LISTED ENTRIES:
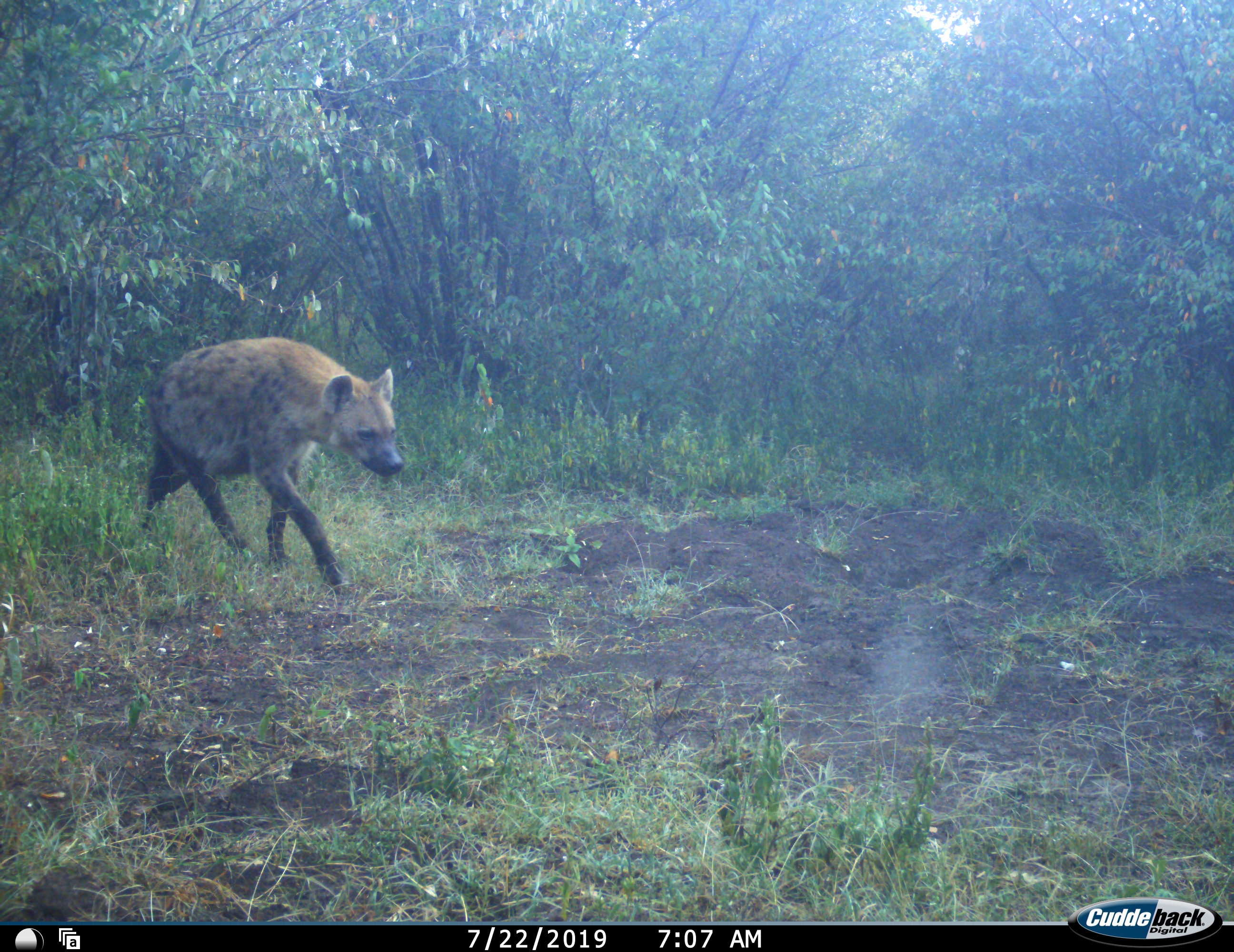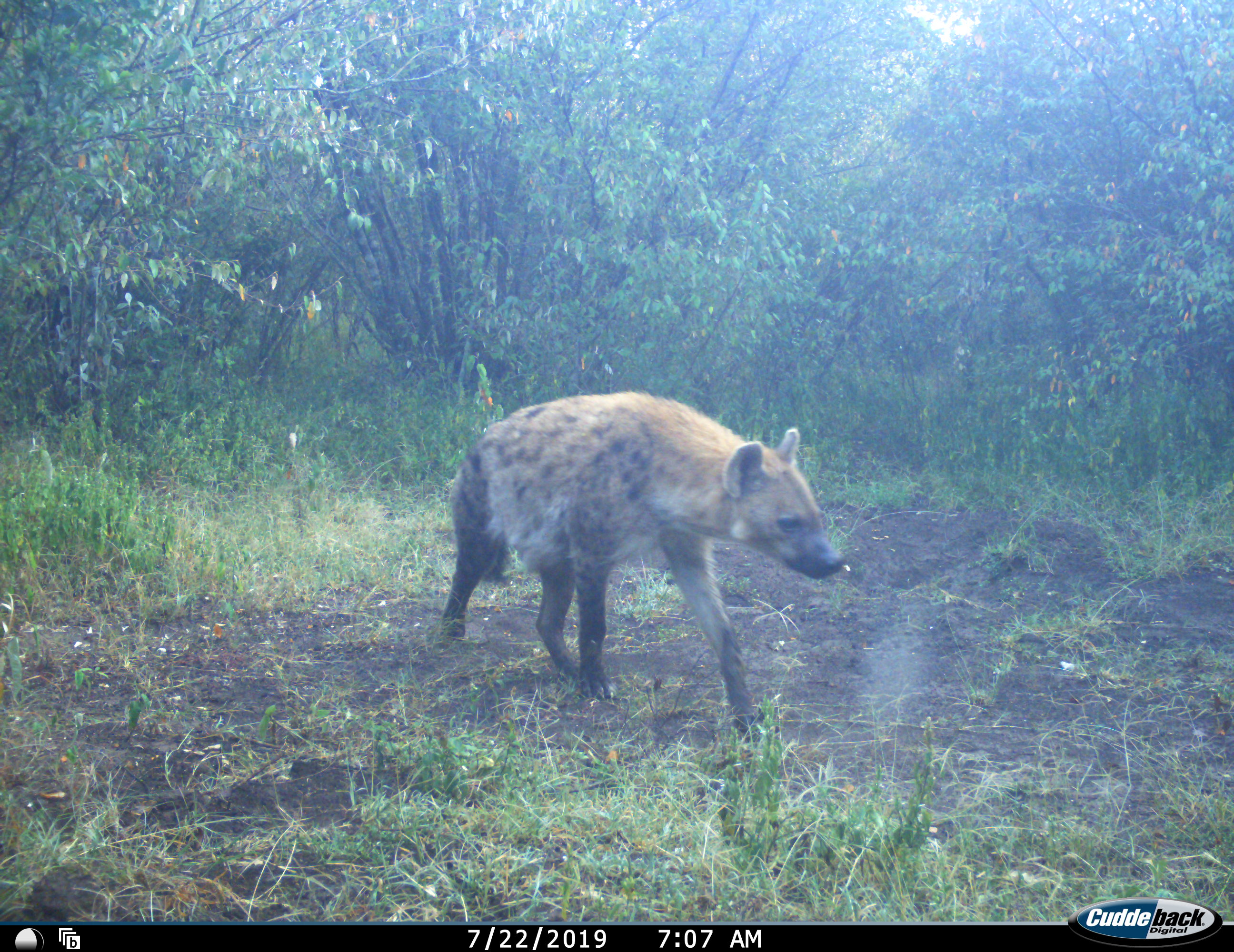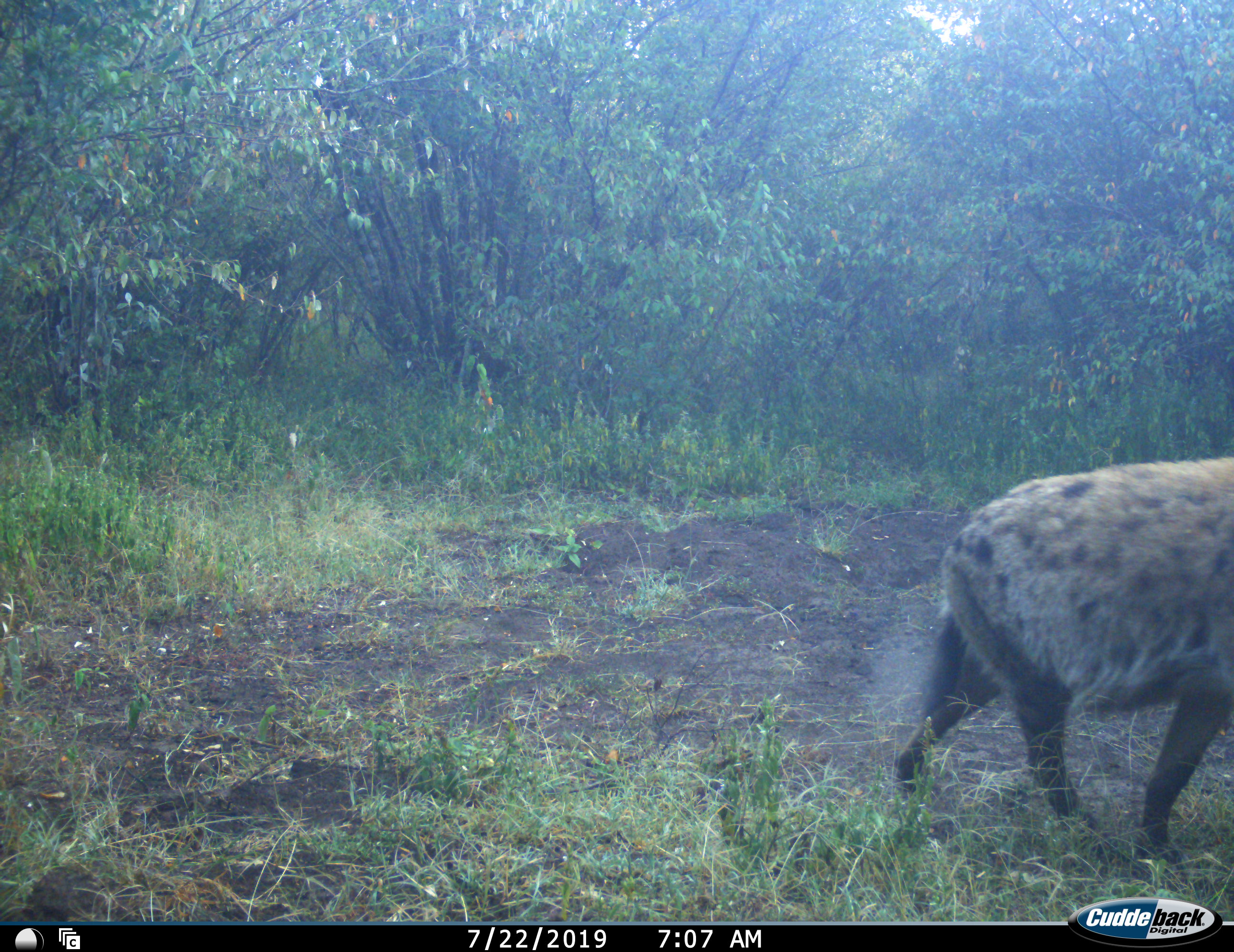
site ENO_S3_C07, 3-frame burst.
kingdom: Animalia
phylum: Chordata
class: Mammalia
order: Carnivora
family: Hyaenidae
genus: Crocuta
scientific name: Crocuta crocuta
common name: spotted hyena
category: hyenaspotted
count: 1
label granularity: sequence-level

ACTION ITEM: Copy exactly the line that contains "family: Hyaenidae" and every line after it, up to and including the last line of the records.

RESPONSE AREA:
family: Hyaenidae
genus: Crocuta
scientific name: Crocuta crocuta
common name: spotted hyena
category: hyenaspotted
count: 1
label granularity: sequence-level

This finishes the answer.